Porque, en aquel modesto primer Centro Vasco de Velázquez a Cipreses, vino a ocupar la presidencia un hombre modesto también, sin títulos académicos ni económicos de ninguna clase. Porque, para representar entre los vascos de aquí a la Patria lejana, fue elegido un vasco típicamente racial. Porque cuando la institución comenzó a moverse, al principio con modestia y con más ambi­ciones después, se fue viendo que, al compás de la posibilidad de cada momento, en los problemas puramente domésticos, lo mismo que en aquellos otros de proyección externa, actuaba con sencillez, pero con consumada prudencia, con una enorme dosis de ese sentido práctico que no se compra ni se hereda, y de ese instinto diplomático que no se aprende en los libros ni en las aulas univer­sitarias, un hombre hecho para comprender y ser comprendido, para estimar y ser estimado, vale decir, un dirigente nato, aun sin ambicionarlo ni proponérselo siquiera.
 
Cómo fue valorada su actuación se vio al cabo de pocos años cuando —caso muy raro en nuestros medios— fue reelecto en su cargo presidencial, y se con­firmó después, al ser elegido —caso ya único— para Presidente otra vez.
 
Y, desde entonces, sin necesidad de más reelecciones ni nombramientos espe­ciales, todos sentimos que aquel nuestro primer Presidente sigue y seguirá ya gozando siempre de esa categoría, en la estimación de todos los socios.

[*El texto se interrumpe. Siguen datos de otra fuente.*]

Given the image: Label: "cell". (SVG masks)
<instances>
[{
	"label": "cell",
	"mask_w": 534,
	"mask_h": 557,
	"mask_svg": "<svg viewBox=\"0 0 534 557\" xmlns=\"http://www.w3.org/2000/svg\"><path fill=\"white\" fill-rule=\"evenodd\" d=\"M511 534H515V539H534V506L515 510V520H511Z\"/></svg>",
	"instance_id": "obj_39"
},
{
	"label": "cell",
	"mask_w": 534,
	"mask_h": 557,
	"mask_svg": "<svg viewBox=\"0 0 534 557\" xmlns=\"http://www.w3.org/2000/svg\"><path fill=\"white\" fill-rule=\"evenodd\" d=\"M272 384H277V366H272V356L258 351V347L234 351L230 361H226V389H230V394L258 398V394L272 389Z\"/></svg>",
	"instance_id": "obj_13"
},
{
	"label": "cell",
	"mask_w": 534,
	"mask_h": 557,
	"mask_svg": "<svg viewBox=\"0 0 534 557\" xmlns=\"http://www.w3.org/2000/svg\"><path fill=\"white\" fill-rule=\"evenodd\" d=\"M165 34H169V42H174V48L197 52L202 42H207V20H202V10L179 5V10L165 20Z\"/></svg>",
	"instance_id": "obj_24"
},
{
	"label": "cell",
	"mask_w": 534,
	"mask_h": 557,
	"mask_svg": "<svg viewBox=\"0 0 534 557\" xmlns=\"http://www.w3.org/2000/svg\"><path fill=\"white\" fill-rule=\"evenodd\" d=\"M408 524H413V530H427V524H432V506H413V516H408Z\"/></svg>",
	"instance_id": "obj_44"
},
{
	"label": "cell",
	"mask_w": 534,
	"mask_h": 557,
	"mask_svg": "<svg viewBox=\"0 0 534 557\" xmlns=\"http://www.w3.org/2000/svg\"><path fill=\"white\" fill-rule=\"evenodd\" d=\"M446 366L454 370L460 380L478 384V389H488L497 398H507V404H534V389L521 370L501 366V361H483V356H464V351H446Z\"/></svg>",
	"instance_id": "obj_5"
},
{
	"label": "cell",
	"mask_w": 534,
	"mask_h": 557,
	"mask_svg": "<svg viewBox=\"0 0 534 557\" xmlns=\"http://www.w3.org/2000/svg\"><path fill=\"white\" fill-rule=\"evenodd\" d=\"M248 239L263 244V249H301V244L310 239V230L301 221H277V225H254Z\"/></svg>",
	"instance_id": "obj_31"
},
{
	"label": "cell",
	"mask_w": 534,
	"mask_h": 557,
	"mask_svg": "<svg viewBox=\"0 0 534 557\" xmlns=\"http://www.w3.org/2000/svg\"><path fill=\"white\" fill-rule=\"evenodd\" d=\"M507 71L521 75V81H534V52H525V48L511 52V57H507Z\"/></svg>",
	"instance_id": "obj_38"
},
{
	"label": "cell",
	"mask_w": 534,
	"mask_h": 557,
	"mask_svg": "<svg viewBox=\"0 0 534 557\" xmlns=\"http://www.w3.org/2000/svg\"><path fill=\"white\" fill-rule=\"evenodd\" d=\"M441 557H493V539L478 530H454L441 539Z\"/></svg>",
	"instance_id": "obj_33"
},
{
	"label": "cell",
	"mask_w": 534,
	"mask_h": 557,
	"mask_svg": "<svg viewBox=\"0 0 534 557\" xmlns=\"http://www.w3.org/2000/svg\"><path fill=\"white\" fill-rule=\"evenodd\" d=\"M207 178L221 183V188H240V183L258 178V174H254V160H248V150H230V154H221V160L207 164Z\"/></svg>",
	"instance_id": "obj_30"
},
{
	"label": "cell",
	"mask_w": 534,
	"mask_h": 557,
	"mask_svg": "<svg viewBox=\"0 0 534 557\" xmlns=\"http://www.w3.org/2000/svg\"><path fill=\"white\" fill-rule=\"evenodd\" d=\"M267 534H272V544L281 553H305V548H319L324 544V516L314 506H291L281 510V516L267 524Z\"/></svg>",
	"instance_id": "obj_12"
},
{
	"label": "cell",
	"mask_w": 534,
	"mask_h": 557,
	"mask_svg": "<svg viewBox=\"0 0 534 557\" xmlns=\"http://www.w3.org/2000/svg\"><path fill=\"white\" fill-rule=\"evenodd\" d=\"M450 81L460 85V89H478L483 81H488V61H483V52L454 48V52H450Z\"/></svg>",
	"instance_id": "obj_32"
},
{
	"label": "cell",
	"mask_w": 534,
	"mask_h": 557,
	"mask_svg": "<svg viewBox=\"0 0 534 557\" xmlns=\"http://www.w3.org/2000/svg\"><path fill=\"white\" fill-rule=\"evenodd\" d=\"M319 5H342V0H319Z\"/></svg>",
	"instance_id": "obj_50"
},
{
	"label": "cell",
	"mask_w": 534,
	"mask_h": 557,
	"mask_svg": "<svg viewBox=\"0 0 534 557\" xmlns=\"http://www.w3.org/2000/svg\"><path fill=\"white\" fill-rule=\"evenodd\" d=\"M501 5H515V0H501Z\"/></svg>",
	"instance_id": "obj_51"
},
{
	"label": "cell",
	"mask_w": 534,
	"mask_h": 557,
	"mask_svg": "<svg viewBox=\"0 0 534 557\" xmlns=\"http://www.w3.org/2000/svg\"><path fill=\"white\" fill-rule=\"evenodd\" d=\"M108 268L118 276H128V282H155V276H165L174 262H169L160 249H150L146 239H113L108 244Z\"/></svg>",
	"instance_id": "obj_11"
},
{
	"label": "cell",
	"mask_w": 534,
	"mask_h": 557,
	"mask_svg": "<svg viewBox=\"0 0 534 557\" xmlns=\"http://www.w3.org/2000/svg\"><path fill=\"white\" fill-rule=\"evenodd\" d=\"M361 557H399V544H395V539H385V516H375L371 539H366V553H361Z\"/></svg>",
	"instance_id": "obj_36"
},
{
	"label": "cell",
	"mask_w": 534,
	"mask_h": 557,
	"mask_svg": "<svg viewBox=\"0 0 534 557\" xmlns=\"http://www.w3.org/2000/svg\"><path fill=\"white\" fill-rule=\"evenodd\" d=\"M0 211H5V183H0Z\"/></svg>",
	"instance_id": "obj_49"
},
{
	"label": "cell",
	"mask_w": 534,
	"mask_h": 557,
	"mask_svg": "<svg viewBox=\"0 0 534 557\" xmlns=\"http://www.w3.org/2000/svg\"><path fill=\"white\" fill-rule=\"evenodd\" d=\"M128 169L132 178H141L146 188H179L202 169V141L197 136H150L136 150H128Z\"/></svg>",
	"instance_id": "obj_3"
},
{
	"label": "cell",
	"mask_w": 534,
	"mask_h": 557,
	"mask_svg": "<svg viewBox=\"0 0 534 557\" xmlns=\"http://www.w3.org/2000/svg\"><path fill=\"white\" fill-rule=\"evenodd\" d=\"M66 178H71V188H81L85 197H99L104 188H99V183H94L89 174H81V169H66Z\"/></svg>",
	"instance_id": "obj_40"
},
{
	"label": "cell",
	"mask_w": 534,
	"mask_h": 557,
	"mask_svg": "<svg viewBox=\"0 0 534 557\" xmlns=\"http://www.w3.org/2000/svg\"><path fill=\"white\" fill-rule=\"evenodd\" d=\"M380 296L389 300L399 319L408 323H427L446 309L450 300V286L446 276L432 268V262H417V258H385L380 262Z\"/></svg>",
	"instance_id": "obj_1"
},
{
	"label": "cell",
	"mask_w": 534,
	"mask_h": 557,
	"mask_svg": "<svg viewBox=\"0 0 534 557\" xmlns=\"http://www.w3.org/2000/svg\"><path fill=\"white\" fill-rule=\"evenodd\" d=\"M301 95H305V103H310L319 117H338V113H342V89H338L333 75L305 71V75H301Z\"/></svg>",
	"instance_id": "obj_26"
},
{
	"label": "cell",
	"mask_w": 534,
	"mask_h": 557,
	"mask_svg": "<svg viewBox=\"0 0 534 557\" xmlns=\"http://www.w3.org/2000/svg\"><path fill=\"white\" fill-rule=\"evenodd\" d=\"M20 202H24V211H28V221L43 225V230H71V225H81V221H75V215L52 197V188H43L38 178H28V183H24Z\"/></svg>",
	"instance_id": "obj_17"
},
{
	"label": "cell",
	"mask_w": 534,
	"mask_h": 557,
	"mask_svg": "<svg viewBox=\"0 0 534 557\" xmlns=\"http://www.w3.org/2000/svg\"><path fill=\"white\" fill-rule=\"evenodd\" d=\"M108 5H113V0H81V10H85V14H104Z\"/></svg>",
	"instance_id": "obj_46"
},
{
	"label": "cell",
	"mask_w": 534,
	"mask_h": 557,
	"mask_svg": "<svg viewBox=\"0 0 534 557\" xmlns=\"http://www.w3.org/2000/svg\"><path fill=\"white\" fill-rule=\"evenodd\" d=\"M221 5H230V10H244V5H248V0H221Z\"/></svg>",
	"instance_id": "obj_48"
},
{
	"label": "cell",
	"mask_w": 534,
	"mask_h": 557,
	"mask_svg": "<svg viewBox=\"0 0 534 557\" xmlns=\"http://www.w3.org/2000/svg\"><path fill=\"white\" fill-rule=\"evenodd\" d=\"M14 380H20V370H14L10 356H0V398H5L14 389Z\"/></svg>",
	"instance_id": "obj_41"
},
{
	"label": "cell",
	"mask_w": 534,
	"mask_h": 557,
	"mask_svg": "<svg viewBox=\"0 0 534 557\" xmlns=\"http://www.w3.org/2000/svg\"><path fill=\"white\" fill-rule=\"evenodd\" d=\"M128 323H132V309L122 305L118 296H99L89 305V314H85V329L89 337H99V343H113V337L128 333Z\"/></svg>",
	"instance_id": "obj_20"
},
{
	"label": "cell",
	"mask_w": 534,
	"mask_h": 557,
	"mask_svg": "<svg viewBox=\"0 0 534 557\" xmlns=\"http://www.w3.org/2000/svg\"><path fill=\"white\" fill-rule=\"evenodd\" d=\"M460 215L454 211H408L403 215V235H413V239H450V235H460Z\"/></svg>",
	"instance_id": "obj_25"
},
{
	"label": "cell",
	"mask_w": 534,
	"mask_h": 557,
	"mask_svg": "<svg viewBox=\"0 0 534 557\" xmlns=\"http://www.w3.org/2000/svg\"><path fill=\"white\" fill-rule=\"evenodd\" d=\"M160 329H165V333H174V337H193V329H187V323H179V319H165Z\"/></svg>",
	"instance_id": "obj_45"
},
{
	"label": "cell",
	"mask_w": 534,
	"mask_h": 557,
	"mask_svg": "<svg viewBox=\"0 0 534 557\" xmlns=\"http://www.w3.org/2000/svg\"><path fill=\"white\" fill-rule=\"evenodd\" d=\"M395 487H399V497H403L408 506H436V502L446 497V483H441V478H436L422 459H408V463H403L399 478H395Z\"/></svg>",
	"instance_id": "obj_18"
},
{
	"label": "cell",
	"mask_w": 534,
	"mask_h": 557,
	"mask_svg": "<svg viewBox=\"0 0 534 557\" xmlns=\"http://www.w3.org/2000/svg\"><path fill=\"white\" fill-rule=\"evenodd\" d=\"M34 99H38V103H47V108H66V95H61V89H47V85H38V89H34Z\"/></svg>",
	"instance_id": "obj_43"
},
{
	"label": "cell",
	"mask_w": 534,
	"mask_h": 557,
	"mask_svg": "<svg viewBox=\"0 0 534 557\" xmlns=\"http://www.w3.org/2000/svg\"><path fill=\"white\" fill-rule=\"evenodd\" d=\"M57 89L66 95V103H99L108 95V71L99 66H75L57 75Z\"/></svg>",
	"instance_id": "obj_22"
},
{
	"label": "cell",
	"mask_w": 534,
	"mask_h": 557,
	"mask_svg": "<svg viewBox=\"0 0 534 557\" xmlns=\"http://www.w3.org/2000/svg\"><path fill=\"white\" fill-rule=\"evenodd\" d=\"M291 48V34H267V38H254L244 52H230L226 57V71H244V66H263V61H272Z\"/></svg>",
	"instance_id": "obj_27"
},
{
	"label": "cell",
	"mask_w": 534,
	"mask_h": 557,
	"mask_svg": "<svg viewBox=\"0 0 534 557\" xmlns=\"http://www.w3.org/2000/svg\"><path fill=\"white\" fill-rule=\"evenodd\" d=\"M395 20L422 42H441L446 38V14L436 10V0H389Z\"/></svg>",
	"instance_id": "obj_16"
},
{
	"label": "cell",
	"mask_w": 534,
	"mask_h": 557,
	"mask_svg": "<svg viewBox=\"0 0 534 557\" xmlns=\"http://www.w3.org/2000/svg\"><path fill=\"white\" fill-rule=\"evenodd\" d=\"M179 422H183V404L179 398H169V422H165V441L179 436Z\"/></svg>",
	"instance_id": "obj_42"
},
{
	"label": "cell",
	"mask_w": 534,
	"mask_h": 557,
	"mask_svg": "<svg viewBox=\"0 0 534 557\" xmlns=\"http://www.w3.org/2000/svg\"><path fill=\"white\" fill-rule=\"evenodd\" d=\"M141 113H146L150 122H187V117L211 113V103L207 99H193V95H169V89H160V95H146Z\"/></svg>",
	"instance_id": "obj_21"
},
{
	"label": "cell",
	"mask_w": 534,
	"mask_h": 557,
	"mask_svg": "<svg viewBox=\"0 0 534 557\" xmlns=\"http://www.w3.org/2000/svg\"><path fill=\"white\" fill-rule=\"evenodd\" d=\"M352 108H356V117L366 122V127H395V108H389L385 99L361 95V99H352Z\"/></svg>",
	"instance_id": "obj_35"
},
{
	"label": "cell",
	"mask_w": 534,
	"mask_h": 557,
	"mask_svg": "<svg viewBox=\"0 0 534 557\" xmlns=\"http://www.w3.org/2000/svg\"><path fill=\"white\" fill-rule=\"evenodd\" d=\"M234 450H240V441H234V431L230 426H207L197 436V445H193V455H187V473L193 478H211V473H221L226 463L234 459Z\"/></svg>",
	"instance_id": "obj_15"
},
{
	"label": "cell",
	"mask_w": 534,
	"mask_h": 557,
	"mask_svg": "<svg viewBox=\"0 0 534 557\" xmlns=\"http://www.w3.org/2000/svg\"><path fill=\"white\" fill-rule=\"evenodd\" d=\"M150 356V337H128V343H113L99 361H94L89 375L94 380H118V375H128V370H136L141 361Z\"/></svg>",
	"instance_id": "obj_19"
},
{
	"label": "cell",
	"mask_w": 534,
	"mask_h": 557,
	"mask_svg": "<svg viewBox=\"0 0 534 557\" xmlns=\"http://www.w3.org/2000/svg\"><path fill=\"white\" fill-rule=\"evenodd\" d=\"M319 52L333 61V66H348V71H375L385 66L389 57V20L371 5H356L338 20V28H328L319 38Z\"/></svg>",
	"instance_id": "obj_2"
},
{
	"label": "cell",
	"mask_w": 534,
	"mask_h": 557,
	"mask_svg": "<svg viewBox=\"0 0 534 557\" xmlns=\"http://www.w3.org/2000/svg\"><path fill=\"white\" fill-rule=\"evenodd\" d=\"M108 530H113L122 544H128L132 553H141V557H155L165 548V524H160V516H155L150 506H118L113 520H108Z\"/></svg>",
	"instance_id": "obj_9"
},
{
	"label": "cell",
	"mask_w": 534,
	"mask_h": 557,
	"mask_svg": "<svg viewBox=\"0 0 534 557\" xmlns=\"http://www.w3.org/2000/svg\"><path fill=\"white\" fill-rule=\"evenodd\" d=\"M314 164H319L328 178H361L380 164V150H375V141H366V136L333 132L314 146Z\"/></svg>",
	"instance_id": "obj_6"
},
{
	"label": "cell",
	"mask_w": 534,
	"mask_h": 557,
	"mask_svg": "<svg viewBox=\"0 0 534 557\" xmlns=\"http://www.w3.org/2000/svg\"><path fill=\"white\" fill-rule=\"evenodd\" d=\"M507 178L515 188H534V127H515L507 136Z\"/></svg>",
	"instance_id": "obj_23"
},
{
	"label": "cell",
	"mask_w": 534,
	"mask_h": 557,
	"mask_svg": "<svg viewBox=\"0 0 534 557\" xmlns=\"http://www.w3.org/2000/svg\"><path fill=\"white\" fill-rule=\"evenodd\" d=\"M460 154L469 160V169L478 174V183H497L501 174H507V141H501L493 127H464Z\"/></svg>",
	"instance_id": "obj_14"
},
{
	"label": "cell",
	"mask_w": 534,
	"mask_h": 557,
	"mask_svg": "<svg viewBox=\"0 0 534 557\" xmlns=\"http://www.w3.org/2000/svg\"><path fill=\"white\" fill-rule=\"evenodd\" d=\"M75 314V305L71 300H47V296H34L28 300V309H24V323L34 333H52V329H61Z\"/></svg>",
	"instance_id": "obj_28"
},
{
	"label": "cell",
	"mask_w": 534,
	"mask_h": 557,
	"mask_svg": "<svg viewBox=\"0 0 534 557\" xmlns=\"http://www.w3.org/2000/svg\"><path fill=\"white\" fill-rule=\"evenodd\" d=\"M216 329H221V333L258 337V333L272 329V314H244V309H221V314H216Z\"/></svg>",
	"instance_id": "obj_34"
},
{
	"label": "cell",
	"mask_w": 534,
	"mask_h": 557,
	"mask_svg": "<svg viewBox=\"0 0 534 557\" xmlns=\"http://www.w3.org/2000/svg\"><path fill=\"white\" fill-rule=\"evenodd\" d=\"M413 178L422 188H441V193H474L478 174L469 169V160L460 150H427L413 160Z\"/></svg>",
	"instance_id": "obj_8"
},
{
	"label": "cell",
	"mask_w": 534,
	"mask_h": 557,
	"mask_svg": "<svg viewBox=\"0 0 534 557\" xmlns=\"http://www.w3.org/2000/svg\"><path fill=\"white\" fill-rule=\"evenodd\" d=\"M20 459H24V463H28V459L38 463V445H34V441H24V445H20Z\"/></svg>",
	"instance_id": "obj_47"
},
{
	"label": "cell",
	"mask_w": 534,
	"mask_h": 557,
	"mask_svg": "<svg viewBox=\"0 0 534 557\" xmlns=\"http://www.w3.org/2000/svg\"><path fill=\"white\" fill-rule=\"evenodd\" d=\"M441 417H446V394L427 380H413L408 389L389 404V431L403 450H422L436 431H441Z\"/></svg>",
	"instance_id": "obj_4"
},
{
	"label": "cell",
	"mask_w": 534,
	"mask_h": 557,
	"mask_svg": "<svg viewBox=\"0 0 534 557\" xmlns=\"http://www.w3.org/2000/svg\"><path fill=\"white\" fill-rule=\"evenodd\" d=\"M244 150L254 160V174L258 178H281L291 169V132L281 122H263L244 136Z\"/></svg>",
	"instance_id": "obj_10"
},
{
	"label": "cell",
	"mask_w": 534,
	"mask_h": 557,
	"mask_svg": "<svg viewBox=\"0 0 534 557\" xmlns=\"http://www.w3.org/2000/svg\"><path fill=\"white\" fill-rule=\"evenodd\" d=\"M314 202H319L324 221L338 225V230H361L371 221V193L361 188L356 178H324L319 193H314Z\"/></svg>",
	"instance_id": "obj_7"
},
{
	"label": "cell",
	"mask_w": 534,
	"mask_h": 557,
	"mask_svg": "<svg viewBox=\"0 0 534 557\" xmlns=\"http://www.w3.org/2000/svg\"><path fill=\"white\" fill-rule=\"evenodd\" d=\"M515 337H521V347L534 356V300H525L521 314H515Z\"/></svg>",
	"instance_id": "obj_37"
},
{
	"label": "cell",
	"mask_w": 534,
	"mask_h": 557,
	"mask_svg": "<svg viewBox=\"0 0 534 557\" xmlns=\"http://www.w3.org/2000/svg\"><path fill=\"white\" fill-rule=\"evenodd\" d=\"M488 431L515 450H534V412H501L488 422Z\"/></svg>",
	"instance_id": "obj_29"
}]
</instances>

Todos lo sentimos así, al ver atravesar el salón, repartiendo y recibiendo en cada mesa abrazos y saludos, a ese noble valor humano acuñado en metal vasco: a ese hombre bueno, hecho todo de comprensión, cordialidad y simpatía que se llama José María de Echezarreta.
 
En este recuerdo al primer presidente del Centro Vasco, también merecen nuestro recuerdo y gratitud aquellos hombres que en Agosto de 1940 co­menzaron a idear y proyectar el pri­mer Centro Vasco. Ángel Aznar, Mari Aríño, Triki Azpiritxaga, Bitor Elge-zábof y Blas Gara ¿te vienen a estas páginas de la revista def 20 aniver­sario? para que les rindamos nuestro homenaje y constatemos nuestro agra­decimiento.